**References :** Posted by Bram

**Code :**

LP:

recursion: tmp = (1-p)*in + p*tmp with output = tmp

coefficient: p = (2-cos(x)) - sqrt((2-cos(x))^2 - 1) with x = 2*pi*cutoff/samplerate

coeficient approximation: p = (1 - 2*cutoff/samplerate)^2

HP:

recursion: tmp = (p-1)*in - p*tmp with output = tmp

coefficient: p = (2+cos(x)) - sqrt((2+cos(x))^2 - 1) with x = 2*pi*cutoff/samplerate

coeficient approximation: p = (2*cutoff/samplerate)^2

**Comments**

__from__ : skyphos_atw[AT]hotmail[DOT]com

__comment__ : coefficient: p = (2-cos(x)) - sqrt((2-cos(x))^2 - 1) with x = 2*pi*cutoff/samplerate
p is always -1 using the formula above. The square eliminates the squareroot and (2-cos(x)) - (2-cos(x)) is 0.

__from__ : q[AT]q

__comment__ : Look again. The -1 is inside the sqrt.

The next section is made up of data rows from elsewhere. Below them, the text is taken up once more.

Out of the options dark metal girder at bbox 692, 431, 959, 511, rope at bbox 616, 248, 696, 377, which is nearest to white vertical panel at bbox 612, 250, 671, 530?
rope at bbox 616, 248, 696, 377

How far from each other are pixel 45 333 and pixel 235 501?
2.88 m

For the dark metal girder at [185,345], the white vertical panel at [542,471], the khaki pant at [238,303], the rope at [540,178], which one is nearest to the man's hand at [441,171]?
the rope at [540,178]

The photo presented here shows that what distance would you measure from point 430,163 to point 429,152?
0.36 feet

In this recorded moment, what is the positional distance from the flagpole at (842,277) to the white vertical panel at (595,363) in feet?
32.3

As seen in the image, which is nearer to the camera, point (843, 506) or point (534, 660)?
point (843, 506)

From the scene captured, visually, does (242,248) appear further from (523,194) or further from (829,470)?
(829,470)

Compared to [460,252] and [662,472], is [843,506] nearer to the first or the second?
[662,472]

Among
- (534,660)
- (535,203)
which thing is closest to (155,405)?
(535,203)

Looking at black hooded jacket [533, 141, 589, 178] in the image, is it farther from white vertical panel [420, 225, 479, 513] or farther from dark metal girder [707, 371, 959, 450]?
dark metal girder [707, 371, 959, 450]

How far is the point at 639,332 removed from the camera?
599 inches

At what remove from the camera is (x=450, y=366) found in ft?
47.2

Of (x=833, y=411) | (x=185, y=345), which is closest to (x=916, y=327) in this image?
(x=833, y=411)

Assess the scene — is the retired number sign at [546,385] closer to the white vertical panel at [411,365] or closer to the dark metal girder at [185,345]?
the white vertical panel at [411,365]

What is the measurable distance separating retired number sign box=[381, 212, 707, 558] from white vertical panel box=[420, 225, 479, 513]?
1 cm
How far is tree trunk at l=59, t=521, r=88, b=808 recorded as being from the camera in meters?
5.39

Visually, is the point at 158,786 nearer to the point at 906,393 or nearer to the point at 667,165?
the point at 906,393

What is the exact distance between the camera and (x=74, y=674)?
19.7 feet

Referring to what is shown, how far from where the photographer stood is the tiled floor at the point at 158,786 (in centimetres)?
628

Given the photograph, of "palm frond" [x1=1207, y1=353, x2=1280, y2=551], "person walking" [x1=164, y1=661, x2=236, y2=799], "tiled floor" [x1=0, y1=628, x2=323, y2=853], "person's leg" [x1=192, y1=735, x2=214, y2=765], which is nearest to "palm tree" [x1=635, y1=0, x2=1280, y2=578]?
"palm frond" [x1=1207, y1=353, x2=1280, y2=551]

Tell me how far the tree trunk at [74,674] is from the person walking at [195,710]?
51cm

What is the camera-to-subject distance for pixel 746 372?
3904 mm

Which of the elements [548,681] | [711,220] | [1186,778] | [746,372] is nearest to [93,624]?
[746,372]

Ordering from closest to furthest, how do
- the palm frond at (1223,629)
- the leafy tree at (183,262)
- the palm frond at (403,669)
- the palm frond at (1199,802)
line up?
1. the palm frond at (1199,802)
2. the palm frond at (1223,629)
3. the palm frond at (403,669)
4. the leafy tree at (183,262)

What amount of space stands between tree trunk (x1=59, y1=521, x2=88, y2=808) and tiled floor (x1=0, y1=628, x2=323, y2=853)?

__from__ : batlord[[DOT]A[DOT]T[DOT]]o2[[DOT]D[DOT]O[DOT]T[DOT]]pl

__comment__ : skyphos:
sqrt((2-cos(x))^2 - 1) doesn't equal
sqrt((2-cos(x))^2) + sqrt(- 1)
so
-1 can be inside the sqrt, because (2-cos(x))^2 will be always >= one.

__from__ : No

__comment__ : HP is wrong!
Or at least it does not work here. It acts like a lofi low-shelf. However this works:
HP:
recursion: tmp = (1-p)*in + p*tmp with output = in-tmp
coefficient: p = (2-cos(x)) - sqrt((2-cos(x))^2 - 1) with x = 2*pi*cutoff/samplerate
coeficient approximation: p = (1 - 2*cutoff/samplerate)^2